'Laat de natuur geld opbrengen in plaats van enkel een kostenpost te zijn'
“We mogen nooit genoegen nemen met ‘groene sausjes’ over gebouwen. We moeten vanuit de brede vastgoedsector met z’n allen impact creëren door op een integrale manier na te denken over grote stedelijke ontwikkelingen.” Dat vertelt Steven Delva, de gevierde landschapsarchitect met West-Vlaamse roots en intussen een internationale carrière met kantoren in Amsterdam, Stockholm en in Antwerpen. In aanloop van Futurebuild Belgium, spraken we met de man die tot de absolute Champions League in z’n vak behoort. Speciaal voor ons geeft hij een inkijk in hoe je via ondernemerschap de natuur zijn werk kan laten doen.

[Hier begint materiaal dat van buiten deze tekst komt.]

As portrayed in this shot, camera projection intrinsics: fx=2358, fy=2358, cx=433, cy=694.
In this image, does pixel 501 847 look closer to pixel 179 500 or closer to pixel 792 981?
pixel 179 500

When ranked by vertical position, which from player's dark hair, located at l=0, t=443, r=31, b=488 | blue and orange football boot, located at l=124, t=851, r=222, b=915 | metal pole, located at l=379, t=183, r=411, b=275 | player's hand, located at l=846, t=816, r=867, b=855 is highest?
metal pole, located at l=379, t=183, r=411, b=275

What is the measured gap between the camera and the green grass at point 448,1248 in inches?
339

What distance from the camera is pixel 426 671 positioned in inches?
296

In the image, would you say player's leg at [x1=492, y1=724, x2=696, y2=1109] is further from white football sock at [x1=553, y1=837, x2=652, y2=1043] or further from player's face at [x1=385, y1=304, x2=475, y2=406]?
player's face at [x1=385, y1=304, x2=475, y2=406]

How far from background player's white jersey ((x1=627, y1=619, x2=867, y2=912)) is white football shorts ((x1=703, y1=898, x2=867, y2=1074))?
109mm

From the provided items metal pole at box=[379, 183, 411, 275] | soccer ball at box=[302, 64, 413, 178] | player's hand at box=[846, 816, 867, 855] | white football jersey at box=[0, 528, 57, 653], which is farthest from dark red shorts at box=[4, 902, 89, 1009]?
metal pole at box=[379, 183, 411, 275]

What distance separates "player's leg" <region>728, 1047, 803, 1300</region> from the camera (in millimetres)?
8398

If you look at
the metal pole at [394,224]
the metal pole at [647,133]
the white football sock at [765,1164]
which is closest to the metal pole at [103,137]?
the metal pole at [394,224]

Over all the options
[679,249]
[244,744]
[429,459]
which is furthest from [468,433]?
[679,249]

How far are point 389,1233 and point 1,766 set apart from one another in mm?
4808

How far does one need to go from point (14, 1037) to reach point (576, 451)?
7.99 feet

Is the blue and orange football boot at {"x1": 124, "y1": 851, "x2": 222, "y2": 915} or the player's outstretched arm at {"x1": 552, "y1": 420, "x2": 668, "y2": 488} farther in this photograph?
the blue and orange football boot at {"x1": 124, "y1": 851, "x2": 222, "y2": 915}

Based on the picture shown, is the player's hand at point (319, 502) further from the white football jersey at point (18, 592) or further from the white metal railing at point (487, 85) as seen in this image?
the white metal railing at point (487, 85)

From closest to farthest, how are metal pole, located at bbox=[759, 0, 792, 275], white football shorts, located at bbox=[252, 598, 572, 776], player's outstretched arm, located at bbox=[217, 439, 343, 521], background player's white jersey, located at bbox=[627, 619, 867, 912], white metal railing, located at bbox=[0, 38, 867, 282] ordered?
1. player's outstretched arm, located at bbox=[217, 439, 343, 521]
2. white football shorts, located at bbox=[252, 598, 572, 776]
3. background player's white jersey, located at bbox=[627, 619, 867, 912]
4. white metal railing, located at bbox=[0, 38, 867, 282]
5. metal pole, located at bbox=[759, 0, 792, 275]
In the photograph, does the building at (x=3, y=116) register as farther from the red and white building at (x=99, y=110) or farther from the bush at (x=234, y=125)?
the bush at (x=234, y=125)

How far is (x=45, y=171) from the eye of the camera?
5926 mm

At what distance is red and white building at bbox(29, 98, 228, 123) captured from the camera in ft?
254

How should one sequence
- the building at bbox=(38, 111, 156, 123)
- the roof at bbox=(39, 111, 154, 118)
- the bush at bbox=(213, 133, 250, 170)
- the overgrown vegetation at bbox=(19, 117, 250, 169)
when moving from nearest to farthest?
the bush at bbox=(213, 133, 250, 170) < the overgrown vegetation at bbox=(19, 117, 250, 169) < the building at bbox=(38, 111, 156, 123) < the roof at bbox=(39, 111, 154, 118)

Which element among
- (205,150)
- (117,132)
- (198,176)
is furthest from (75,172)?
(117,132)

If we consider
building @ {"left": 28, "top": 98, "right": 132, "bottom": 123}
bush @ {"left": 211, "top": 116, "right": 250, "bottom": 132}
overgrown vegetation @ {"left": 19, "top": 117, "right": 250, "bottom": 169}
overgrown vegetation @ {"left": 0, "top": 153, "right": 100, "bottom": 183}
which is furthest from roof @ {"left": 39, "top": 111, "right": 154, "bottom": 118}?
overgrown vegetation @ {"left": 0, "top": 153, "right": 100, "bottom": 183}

INTERVIEW met Steven Delva
Landschapsarchitect bij DELVA
“Het hoeft niet allemaal complex te zijn”, zegt Delva. “Waarom zou je niet de private wensen van ondernemers slim inzetten om maatschappelijke uitdagingen te doen slagen?” Het vat de levensvisie van deze man perfect samen. Zijn weg naar het geluk begon dan ook niet toevallig op de leemgronden van West-Vlaanderen. Steven Delva groeide op in een landbouwersgezin én in harmonie met de natuur. Van zijn ouders leerde hij dat goed zijn voor Moeder Aarde loont. Hoe gezonder de bodem, hoe rijker de oogst en hoe hoger dus de opbrengst. Opnieuw: de eenvoudige maar geniale logica.
“Een groen laagje aanbrengen op een gebouw kan iedereen. Ik wil impact creëren”, aldus een stellige Delva. Dat doet hij ook. Recent nog in Middelkerke, waar hij als landschapsarchitect de drijvende kracht was achter het SILT, het gerenommeerde casino. “We werkten er niet gewoon aan de vraag naar een casino, maar in feite aan een dijkverzwaringsproject. In plaats van een casino op de dijk te bouwen, hebben we dus het casino ingezet als middel om de dijk te verzwaren. Bovenop de dijk plaatsen we een duinformatie. Door verschillende vraagstukken aan elkaar te koppelen, hebben we de noodzakelijke veiligheid vergroot, de klimaatadaptatie gestimuleerd, natuur herintroduceert en gigantisch kosten bespaard. En dat via een integraal ontwerp: een sterk concept als basis waar alle actuele opgaven een antwoord kregen.”
Een ander perfect voorbeeld is de laatste uitbreidingswijk van Lisse in Nederland, ook gekend als Geestwater. Op deze polder werd een volledige wijk bijgebouwd, weliswaar zonder dure grond aan te voeren en de aanwezige natuur teniet te doen. Integendeel, tussen de wetlands en het groen werden er 450 woningen gebouwd. Gevolg: het leverde de investeerder meer woningen op, het zorgde voor een pak minder verharding – waardoor de bouwkosten gereduceerd konden worden – de overheid behaalde haar waterdoelstellingen, en de natuurorganisatie zal straks de gronden gaan beheren.
“Het gaat nooit énkel over groen of énkel over de economie”, voegt de landschapsarchitect-stedenbouwkundige eraan toe. “Vastgoedinvesteerders die grote bouwprojecten uitvoeren en het groen er ‘bijnemen’ om de vergunning te verkrijgen: zo werkt het niet. Net zomin als wanneer de fanatieke groene jongens van elke vierkante meter beton fauna en flora willen maken zonder de economische realiteit te erkennen. Willen we de planeet redden en een aangename leefomgevingen creëren voor mens en dier, dan zullen we ervoor moeten zorgen dat ecologie de economie niet in de weg staat, en vice versa.”
Een stad die je via echte vergroening – geen groene saus – aantrekkelijker maakt, doet de wijk heropleven, zo zegt Delva. Zijn devies: start bij bouw- en investeringsprojecten daarom vanuit het landschap, de bodem, het water, om zo radicale en werkende antwoorden te geven op meerdere maatschappelijke noden. Automatisch kom je dan uit op het kruispunt van ecologie en economie, waar er stappen voorwaarts worden gezet. “Laat de natuur geld opbrengen in plaats van enkel een kostenpost te zijn. Gezond boerenverstand zit normaal gezien ingebakken in de cultuur der Lage Landen. Laten we het weer meer gebruiken, het zal ons maatschappelijk ver brengen.”